▶ _ASSIGNED TASK_
Beginning with the line below that contains "若您需要協助調整錶帶請依據下方方式測量，" and ending with the line that contains "裁剪錶帶屬客製化服務，故除產品本身瑕疵之外，不適用鑑賞期退換貨之服務，謝謝", copy every line exactly. Copy nothing else.

┄┄┄┄┄┄┄┄┄┄┄┄┄┄┄┄┄┄┄┄

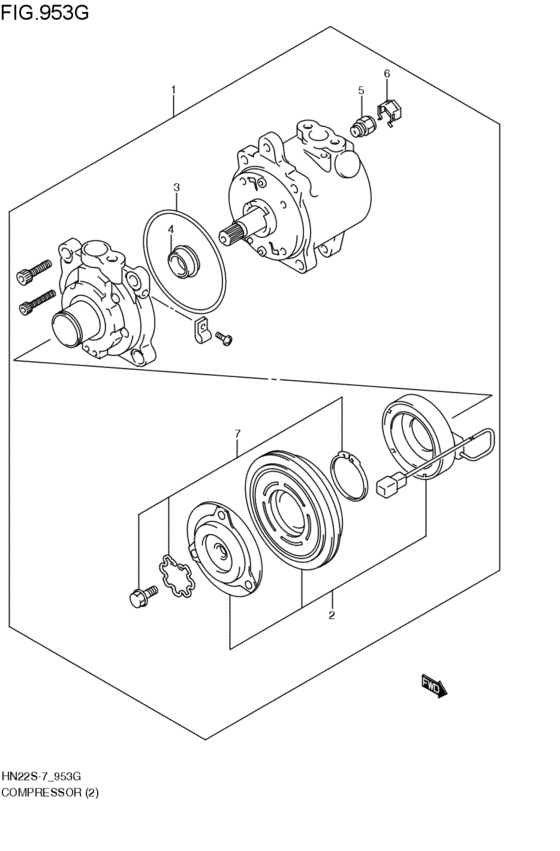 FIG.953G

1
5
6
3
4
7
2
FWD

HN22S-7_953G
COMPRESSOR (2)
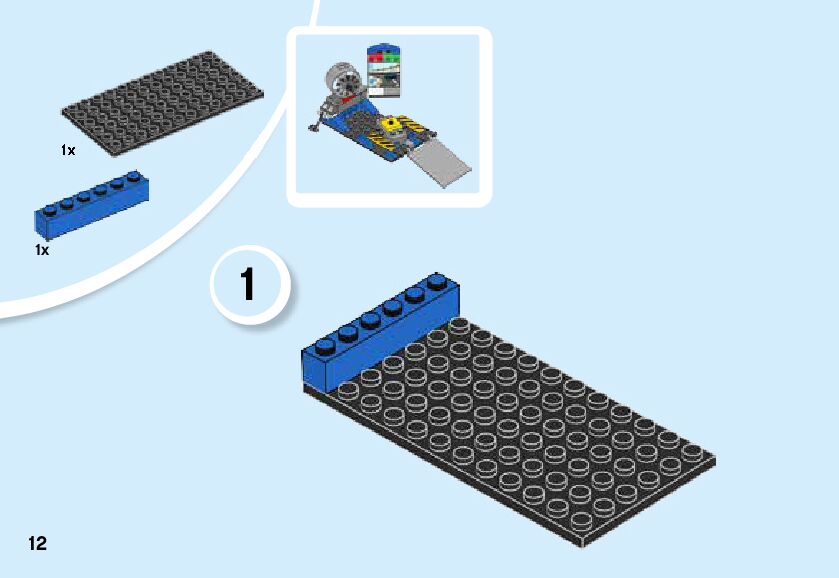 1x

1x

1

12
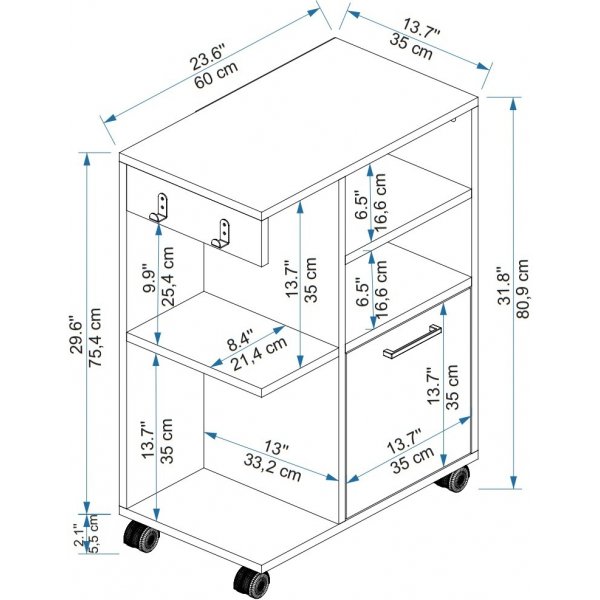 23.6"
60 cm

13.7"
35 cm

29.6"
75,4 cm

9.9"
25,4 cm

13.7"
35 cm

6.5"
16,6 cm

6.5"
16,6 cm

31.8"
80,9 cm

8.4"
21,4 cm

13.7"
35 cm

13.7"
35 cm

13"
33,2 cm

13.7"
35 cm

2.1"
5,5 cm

┄┄┄┄┄┄┄┄┄┄┄┄┄┄┄┄┄┄┄┄

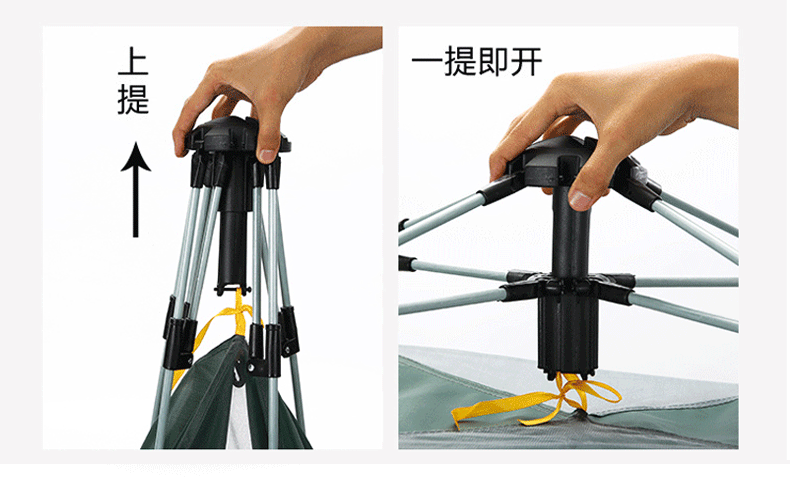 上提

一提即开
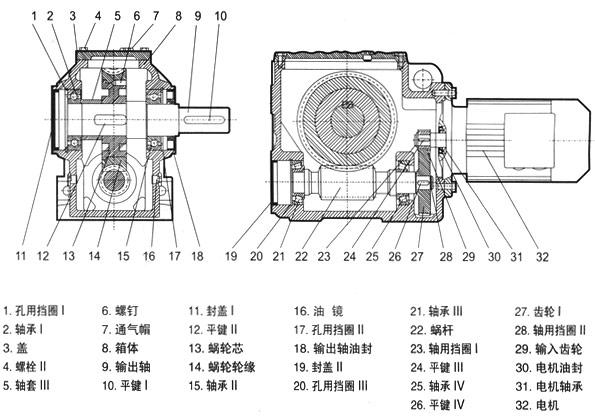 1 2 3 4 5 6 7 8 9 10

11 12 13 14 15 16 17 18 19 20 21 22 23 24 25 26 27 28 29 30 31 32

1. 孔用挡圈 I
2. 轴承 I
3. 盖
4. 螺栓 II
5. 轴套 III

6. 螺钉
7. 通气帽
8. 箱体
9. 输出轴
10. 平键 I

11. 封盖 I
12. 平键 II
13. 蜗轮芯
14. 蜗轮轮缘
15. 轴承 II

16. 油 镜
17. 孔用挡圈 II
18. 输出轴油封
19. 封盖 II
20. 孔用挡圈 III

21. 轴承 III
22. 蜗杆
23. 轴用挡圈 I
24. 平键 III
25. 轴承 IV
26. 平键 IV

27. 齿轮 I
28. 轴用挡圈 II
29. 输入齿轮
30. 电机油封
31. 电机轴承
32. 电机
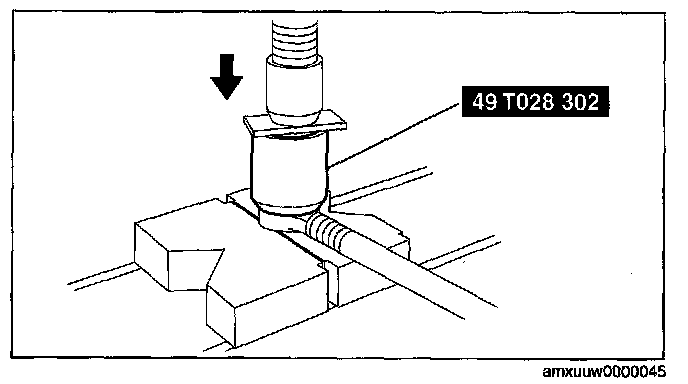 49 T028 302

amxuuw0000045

┄┄┄┄┄┄┄┄┄┄┄┄┄┄┄┄┄┄┄┄

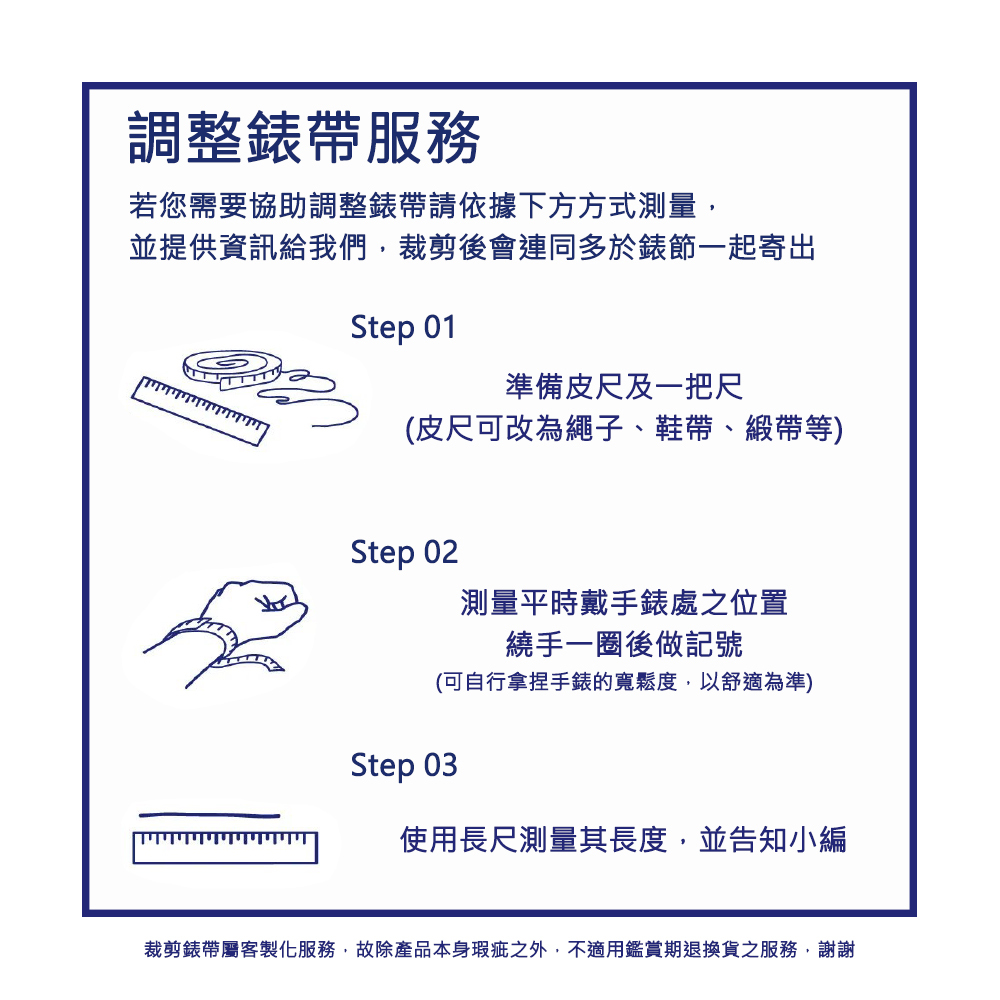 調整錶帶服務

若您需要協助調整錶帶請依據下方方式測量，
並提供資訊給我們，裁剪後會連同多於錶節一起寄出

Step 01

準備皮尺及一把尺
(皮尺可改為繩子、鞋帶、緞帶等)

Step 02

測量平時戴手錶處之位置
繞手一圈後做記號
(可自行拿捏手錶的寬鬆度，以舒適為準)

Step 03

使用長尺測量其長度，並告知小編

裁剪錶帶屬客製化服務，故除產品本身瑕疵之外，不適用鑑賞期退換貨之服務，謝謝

┄┄┄┄┄┄┄┄┄┄┄┄┄┄┄┄┄┄┄┄

▶ _OUTPUT BELOW_
若您需要協助調整錶帶請依據下方方式測量，
並提供資訊給我們，裁剪後會連同多於錶節一起寄出

Step 01

準備皮尺及一把尺
(皮尺可改為繩子、鞋帶、緞帶等)

Step 02

測量平時戴手錶處之位置
繞手一圈後做記號
(可自行拿捏手錶的寬鬆度，以舒適為準)

Step 03

使用長尺測量其長度，並告知小編

裁剪錶帶屬客製化服務，故除產品本身瑕疵之外，不適用鑑賞期退換貨之服務，謝謝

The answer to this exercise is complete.